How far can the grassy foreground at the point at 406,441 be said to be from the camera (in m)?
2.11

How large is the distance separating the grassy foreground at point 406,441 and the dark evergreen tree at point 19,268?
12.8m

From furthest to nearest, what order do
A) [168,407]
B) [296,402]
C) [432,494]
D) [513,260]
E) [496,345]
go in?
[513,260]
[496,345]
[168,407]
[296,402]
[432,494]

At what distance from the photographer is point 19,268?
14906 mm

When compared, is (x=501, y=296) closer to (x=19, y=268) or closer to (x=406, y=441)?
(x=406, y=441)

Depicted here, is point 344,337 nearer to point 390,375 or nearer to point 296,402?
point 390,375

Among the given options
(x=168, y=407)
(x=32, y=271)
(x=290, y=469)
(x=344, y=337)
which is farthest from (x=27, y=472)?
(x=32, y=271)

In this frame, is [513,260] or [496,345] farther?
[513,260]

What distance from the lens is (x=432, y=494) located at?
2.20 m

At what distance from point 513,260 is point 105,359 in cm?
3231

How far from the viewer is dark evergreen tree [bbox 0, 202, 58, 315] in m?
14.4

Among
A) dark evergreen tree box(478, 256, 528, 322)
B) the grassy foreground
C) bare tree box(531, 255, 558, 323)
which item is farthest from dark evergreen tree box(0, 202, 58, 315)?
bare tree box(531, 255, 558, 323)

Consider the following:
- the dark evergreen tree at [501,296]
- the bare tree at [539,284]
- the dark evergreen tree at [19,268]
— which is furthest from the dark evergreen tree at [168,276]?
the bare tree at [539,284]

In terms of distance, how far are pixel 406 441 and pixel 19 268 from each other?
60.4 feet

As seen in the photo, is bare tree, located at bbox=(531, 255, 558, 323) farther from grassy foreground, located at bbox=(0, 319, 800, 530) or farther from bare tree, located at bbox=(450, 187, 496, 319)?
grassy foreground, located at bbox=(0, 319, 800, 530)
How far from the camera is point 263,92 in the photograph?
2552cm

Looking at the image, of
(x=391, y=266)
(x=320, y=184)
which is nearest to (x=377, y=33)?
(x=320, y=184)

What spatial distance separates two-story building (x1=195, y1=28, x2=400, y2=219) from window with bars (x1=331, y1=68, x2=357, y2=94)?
________________
• _WHAT THE EXERCISE ASKS_: Rewrite all of the records above with "dark evergreen tree" changed to "dark conifer" everywhere it occurs, leaving everything else the same.

• _THE ANSWER_:
How far can the grassy foreground at the point at 406,441 be said to be from the camera (in m)?
2.11

How large is the distance separating the grassy foreground at point 406,441 and the dark conifer at point 19,268?
12.8m

From furthest to nearest, what order do
A) [168,407]
B) [296,402]
C) [432,494]
D) [513,260]
E) [496,345]
go in?
[513,260]
[496,345]
[168,407]
[296,402]
[432,494]

At what distance from the photographer is point 19,268?
14906 mm

When compared, is (x=501, y=296) closer to (x=19, y=268) or closer to (x=406, y=441)?
(x=406, y=441)

Depicted here, is point 344,337 nearer to point 390,375 or nearer to point 296,402?
point 390,375

Among the given options
(x=168, y=407)
(x=32, y=271)
(x=290, y=469)
(x=344, y=337)
which is farthest from (x=27, y=472)?
(x=32, y=271)

In this frame, is [513,260] or [496,345] farther?
[513,260]

What distance from the lens is (x=432, y=494) located at?
2.20 m

At what distance from point 513,260 is point 105,359 in cm?
3231

How far from the viewer is dark conifer [bbox 0, 202, 58, 315] in m?
14.4

Among
A) dark conifer box(478, 256, 528, 322)
B) the grassy foreground
C) bare tree box(531, 255, 558, 323)
which item is farthest from dark conifer box(0, 202, 58, 315)?
bare tree box(531, 255, 558, 323)

Consider the following:
- the dark conifer at [501,296]
- the bare tree at [539,284]
- the dark conifer at [19,268]
— which is furthest from the dark conifer at [168,276]?
the bare tree at [539,284]

In terms of distance, how far are pixel 406 441 and pixel 19 268 from each other?
60.4 feet

As seen in the photo, is bare tree, located at bbox=(531, 255, 558, 323) farther from grassy foreground, located at bbox=(0, 319, 800, 530) or farther from bare tree, located at bbox=(450, 187, 496, 319)?
grassy foreground, located at bbox=(0, 319, 800, 530)
How far from the camera is point 263,92 in the photograph?
2552cm

Looking at the image, of
(x=391, y=266)
(x=320, y=184)
which is nearest to (x=377, y=33)?
(x=320, y=184)

What spatial distance separates two-story building (x1=195, y1=28, x2=400, y2=219) from window with bars (x1=331, y1=68, x2=357, y2=94)?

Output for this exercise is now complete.